*** Supplied passage Section Begins ***

I am now consulting for myself and one of the things that I need to have is a test Linux box to play with. I am also lazy and do not want to maintain yet another computer (with it's associated costs) so I immediately turned to my good friend, virtualization. This also came around because my Leopard MySQL, PHP and Apache configuration is not working very well these days.
I had heard VirtualBox (1.6.2) had recently acquired Mac OS X support so I decided to give the platform a spin on my Intel-based iMac and report the results.
Easy as download, mount the disk image and run the installer.
I wanted to create a new Ubuntu installation so I grabbed the latest Ubuntu server ISO. While that was downloading I started to configure the new VM image. The wizard walked me through the steps fairly painlessly but I do have to admit to being a bit confused by some of the defaults selected. I had to boost the amount of RAM allocated to the image to 512MB. I had to ensure I enabled PAE/NX (for Ubuntu to even start) and I also had to use NAT (Network Address Translation) to for network connectivity as the other options do not work with OS X yet, or at least that is what the documentation says. Once I had my image configured I set the guest VM's CD/DVD drive to point to the ISO image I downloaded, set the drive boot order to CD/DVD first and Blamo! I was installing Ubuntu.

*** Supplied passage Section Ends ***

Tasks to carry out:
A – From the VirtualBox write-up, list each setting the writer adjusted on the new virtual machine before Ubuntu began installing.
B – Carry on the VirtualBox write-up after its last sentence, keeping the writer's first-person voice.
The rows have nothing to do with the VirtualBox write-up.

*** The data Section Begins ***

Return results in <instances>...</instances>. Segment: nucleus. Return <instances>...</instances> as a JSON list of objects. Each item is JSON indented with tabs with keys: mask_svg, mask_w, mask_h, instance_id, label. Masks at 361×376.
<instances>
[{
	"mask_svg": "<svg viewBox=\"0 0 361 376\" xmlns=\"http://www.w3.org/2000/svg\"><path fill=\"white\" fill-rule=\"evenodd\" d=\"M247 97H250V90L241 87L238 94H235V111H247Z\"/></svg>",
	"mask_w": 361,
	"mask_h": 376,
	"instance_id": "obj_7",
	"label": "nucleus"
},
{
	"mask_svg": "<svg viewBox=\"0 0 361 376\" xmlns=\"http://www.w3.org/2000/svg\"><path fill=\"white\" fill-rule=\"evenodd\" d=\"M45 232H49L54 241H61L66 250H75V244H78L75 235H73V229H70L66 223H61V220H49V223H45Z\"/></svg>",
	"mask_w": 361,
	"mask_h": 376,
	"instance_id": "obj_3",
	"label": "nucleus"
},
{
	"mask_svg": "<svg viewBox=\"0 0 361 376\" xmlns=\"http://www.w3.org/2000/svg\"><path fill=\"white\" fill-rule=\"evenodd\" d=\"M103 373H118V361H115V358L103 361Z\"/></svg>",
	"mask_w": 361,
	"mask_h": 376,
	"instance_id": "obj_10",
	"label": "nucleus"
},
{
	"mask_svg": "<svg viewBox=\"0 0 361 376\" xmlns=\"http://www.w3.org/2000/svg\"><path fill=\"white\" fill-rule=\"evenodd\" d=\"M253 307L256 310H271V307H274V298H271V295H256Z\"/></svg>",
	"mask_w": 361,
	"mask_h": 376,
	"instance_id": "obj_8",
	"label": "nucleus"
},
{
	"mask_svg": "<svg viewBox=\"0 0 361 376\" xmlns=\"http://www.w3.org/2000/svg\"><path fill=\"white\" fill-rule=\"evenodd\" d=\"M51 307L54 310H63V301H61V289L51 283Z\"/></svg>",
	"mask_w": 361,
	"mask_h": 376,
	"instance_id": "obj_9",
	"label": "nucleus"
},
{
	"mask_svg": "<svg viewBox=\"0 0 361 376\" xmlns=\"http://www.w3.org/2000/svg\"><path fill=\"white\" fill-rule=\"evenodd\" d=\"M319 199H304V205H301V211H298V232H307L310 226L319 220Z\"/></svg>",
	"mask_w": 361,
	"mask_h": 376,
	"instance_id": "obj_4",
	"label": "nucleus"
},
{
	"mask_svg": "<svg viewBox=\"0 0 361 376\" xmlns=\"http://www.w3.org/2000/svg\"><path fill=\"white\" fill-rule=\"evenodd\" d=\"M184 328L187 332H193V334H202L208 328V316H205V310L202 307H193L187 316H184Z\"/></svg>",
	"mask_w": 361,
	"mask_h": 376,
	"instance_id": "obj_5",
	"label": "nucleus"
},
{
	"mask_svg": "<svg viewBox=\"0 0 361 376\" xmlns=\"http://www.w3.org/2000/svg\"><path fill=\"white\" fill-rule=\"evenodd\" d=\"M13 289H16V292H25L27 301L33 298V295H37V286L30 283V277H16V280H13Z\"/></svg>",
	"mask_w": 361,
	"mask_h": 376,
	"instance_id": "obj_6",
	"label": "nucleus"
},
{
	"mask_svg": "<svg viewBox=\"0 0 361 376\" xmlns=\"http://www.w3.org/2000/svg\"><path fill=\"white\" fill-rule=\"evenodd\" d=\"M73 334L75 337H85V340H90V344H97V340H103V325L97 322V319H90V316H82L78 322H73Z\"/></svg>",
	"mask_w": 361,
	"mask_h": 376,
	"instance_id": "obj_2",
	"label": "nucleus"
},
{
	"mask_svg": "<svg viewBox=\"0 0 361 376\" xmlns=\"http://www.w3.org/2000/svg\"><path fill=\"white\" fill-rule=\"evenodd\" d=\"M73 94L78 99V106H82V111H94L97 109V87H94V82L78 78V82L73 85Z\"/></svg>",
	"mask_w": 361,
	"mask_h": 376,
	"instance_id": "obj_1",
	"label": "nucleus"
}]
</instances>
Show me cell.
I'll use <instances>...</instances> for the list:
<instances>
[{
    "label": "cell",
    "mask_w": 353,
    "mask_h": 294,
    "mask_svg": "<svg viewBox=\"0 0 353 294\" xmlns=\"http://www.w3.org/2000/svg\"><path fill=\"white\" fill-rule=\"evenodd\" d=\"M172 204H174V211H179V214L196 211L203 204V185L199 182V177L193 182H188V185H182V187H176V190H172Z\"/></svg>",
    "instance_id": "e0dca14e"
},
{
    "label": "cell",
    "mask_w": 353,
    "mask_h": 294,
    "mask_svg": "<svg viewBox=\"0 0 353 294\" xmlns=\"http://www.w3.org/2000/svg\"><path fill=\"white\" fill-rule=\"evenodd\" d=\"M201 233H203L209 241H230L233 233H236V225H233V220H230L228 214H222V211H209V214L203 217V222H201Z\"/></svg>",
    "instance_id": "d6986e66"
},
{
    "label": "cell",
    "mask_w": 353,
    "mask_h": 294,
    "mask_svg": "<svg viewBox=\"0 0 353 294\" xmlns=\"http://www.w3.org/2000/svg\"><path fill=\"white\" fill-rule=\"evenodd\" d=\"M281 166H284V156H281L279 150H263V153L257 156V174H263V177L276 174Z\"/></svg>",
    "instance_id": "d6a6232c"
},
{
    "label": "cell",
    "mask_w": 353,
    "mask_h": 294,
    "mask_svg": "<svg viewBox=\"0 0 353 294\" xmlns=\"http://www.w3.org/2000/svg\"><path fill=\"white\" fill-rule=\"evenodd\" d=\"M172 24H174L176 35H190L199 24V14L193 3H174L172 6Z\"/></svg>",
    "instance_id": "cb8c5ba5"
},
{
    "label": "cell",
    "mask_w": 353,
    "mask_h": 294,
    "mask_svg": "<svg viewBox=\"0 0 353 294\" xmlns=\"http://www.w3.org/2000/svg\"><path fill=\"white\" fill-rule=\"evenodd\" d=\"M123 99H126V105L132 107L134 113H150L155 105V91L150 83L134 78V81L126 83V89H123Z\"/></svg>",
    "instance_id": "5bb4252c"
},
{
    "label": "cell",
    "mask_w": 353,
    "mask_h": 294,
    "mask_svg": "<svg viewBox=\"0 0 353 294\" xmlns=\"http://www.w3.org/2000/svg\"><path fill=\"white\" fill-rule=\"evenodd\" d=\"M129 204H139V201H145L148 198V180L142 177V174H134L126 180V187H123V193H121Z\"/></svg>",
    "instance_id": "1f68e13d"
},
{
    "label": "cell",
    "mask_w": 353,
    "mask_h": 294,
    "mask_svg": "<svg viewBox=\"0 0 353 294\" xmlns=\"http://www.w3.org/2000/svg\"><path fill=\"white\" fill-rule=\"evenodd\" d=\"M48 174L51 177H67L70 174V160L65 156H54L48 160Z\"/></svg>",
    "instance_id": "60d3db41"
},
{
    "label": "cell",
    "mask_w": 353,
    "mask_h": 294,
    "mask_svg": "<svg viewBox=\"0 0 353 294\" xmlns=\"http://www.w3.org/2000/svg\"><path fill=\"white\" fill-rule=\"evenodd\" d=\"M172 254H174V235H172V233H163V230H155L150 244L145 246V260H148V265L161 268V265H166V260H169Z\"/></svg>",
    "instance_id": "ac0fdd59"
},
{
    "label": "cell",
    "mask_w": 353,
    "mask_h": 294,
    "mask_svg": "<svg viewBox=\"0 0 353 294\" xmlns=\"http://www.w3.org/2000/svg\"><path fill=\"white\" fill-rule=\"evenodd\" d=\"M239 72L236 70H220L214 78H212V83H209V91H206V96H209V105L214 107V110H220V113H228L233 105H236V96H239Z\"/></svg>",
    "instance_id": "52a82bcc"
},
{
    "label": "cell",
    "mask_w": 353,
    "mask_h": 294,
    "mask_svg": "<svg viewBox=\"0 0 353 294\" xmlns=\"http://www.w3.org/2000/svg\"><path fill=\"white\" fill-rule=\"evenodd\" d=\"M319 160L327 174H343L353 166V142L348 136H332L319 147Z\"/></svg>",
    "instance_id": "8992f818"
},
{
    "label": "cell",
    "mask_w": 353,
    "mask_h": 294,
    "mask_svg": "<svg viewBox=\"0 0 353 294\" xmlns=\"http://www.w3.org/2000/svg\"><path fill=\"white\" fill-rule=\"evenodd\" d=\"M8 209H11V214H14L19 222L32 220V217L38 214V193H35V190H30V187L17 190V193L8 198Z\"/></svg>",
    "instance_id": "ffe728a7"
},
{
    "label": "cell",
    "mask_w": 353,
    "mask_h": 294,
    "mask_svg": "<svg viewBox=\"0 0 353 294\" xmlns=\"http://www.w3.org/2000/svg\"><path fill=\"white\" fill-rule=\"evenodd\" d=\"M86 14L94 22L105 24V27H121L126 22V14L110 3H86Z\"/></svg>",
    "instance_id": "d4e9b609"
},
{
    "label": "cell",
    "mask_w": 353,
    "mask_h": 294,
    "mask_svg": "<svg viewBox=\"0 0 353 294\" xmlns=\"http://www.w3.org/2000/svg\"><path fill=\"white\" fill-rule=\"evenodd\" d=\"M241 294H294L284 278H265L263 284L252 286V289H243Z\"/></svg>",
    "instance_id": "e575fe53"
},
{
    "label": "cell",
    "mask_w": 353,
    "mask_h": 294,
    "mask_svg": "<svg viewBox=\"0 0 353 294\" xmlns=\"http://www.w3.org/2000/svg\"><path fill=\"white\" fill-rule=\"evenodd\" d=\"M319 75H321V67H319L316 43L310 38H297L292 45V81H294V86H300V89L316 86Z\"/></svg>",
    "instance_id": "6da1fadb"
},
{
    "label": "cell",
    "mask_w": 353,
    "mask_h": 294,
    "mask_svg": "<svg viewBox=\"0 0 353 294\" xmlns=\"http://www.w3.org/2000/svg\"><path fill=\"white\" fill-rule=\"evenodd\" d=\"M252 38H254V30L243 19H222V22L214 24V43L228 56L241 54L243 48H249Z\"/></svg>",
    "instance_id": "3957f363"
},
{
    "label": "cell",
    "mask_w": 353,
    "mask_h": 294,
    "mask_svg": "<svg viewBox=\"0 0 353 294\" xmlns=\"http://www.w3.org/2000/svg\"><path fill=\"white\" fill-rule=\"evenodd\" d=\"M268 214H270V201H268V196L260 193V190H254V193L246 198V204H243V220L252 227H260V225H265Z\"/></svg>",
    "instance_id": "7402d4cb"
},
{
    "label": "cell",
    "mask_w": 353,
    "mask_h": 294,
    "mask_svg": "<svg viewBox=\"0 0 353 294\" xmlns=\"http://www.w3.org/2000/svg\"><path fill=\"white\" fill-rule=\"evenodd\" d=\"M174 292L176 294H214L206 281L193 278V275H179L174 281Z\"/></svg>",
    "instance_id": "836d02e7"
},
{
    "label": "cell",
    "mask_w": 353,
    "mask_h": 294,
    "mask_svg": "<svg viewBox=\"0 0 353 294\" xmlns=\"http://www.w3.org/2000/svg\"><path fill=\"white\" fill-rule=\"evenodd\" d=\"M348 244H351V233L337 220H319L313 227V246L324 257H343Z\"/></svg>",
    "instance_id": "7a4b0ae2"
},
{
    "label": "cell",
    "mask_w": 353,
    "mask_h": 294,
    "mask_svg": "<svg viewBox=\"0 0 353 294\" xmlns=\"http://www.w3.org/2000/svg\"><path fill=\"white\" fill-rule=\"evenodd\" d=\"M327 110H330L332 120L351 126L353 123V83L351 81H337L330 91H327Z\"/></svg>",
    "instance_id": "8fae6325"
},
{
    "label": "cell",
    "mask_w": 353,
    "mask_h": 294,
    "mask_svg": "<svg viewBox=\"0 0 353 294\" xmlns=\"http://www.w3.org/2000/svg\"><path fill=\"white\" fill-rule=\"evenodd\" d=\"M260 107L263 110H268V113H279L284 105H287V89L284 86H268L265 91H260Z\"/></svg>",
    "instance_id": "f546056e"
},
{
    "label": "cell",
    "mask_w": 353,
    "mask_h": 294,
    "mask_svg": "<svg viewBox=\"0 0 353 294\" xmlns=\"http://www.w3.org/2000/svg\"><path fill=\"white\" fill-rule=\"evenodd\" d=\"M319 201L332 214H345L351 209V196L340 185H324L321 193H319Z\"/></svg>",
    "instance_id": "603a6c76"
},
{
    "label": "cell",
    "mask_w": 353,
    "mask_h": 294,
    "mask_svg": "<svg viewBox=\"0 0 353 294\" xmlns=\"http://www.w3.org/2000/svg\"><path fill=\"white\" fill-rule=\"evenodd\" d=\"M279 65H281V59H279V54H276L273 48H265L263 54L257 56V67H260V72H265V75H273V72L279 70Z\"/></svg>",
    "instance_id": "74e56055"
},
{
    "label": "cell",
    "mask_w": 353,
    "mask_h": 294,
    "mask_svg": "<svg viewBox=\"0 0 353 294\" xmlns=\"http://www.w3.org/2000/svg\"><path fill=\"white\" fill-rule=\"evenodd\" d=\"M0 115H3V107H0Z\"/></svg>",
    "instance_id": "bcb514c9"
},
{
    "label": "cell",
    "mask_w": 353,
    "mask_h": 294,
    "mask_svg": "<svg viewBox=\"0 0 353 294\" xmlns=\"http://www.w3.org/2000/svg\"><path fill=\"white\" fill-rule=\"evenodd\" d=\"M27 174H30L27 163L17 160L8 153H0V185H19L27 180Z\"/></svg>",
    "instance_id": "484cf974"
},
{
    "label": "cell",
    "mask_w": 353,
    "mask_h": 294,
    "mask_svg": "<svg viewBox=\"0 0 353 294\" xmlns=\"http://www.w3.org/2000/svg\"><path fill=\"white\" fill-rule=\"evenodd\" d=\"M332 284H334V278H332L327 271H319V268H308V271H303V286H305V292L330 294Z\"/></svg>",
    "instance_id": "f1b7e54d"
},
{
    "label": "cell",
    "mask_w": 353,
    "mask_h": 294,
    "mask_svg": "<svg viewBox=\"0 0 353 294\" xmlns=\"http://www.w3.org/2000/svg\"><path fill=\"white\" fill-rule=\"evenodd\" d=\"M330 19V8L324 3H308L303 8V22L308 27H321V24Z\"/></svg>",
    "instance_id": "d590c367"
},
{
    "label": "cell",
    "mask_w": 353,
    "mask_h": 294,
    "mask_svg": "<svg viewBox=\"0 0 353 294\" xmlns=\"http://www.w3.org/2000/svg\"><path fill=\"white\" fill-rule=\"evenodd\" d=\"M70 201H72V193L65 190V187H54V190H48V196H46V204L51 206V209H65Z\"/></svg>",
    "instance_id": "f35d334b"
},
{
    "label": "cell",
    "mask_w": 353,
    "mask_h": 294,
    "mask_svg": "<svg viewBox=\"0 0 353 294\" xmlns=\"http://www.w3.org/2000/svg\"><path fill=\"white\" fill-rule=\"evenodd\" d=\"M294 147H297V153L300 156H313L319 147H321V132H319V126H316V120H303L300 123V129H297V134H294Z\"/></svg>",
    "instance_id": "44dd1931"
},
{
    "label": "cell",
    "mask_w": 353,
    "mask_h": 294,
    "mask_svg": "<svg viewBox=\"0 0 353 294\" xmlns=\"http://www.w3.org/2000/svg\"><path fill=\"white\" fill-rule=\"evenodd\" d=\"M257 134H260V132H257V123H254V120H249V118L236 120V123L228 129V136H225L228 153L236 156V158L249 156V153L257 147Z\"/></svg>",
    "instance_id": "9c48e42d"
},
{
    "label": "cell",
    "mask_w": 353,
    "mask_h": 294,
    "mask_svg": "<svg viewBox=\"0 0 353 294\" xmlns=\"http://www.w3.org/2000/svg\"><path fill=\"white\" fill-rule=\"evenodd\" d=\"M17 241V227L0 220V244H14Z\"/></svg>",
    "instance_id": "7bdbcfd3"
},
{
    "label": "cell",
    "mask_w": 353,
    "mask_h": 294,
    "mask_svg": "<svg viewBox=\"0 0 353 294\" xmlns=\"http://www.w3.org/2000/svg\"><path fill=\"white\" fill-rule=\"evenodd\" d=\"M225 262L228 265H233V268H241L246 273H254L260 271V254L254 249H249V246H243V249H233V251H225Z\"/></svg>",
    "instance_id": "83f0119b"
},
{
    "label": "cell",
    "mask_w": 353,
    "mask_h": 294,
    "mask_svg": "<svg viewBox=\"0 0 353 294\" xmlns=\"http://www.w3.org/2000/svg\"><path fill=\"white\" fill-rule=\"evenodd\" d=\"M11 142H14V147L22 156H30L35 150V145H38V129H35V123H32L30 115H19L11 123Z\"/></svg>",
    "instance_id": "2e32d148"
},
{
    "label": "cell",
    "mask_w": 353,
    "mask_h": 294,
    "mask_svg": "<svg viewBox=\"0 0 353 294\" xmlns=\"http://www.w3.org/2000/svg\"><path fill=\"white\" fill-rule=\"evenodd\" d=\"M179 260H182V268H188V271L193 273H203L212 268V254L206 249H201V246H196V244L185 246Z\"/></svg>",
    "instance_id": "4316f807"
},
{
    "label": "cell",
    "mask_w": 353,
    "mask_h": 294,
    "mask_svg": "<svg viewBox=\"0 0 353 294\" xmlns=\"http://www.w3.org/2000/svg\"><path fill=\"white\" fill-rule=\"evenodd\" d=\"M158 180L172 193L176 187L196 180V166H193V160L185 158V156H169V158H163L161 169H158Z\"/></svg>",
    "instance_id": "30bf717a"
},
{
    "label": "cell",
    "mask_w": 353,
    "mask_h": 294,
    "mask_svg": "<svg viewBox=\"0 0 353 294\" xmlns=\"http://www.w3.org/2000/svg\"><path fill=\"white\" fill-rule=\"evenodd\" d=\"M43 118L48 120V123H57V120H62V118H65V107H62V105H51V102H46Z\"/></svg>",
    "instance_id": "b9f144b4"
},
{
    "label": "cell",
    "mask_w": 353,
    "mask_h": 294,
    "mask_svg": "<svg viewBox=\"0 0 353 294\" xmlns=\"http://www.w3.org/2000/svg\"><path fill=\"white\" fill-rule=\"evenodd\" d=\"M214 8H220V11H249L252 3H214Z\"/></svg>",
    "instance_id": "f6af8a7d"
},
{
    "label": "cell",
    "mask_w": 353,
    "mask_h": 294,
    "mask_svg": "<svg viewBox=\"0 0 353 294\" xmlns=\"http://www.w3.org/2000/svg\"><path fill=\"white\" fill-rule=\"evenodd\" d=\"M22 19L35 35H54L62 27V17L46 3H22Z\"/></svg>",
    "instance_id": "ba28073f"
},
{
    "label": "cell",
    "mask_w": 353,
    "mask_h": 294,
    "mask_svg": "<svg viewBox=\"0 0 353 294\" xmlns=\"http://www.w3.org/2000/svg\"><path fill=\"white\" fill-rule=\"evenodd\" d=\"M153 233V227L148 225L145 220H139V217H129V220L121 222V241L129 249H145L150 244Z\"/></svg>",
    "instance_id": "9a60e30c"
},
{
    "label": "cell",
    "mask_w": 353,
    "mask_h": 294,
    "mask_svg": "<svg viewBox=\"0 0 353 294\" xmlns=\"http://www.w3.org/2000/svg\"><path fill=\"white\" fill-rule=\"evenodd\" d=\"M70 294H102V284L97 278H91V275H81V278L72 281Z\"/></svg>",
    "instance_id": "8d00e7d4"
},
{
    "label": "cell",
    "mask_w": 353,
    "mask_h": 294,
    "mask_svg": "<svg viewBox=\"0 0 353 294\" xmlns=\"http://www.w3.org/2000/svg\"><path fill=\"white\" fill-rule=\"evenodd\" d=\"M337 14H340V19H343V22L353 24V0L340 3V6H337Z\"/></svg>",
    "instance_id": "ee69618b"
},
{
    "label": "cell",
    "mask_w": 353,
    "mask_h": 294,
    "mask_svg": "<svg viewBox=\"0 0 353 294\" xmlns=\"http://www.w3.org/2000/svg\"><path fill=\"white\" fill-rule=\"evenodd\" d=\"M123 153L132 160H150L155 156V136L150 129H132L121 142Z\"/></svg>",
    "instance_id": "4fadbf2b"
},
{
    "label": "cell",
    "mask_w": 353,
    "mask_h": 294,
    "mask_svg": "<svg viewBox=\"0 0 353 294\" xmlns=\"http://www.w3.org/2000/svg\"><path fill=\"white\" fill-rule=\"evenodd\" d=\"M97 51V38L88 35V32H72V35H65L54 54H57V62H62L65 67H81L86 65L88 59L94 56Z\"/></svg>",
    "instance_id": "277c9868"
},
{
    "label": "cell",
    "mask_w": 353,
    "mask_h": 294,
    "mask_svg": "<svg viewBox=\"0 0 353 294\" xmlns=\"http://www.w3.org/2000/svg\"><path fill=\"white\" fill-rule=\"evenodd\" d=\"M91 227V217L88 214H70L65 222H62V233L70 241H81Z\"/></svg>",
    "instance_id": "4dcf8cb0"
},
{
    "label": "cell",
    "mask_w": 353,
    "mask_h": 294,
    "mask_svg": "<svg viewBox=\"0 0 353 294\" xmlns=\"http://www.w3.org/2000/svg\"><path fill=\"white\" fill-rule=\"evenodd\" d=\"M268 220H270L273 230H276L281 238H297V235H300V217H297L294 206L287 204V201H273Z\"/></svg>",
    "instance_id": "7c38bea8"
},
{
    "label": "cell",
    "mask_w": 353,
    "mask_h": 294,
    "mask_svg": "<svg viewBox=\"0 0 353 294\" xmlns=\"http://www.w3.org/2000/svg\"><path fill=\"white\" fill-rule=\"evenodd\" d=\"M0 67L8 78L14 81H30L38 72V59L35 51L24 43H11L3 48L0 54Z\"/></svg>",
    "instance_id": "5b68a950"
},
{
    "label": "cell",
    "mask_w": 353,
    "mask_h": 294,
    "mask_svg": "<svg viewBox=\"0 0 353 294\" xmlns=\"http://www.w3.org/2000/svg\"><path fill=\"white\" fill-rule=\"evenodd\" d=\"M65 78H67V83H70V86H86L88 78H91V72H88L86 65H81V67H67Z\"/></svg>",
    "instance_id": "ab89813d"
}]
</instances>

*** The data Section Ends ***

Your written answers:
A –
- RAM allocated to the image raised to 512MB
- PAE/NX enabled
- NAT (Network Address Translation) used for network connectivity
- The guest VM's CD/DVD drive pointed to the downloaded ISO image
- Drive boot order set to CD/DVD first

B –
The use of NAT for the networking makes for some headaches if you want to actually talk to the Guest VM from the host VM, as I wanted to do - this is my LAMP test box after all, and it requires the use of port forwarding on the Guest VM.
The documentation is a little light on how this is done on OS X so for my future referral the commands I ran are as follows:
evan@foo /Applications/VirtualBox.app/Contents/MacOS
$VBoxManage setextradata "Linux Test Box" "VBoxInternal/Devices/pcnet/0/LUN#0/Config/guesthttp/Protocol" TCP
VirtualBox Command Line Management Interface Version 1.6.2
(C) 2005-2008 Sun Microsystems, Inc.
All rights reserved.
evan@foo /Applications/VirtualBox.app/Contents/MacOS
$VBoxManage setextradata "Linux Test Box" "VBoxInternal/Devices/pcnet/0/LUN#0/Config/guesthttp/GuestPort" 80
VirtualBox Command Line Management Interface Version 1.6.2
(C) 2005-2008 Sun Microsystems, Inc.
All rights reserved.
evan@foo /Applications/VirtualBox.app/Contents/MacOS
$VBoxManage setextradata "Linux Test Box" "VBoxInternal/Devices/pcnet/0/LUN#0/Config/guesthttp/HostPort" 8080
VirtualBox Command Line Management Interface Version 1.6.2
(C) 2005-2008 Sun Microsystems, Inc.
All rights reserved.
After I made these changes and restarted the guest VM I was able to setup a Drupal 6 install with no problems. It is visible at http://localhost:8080 and is running entirely on an Ubuntu server install. I get the bonus of running a true LAMP install that can be instantly restored to a previous running state as well as the great features of Ubuntu! All for free.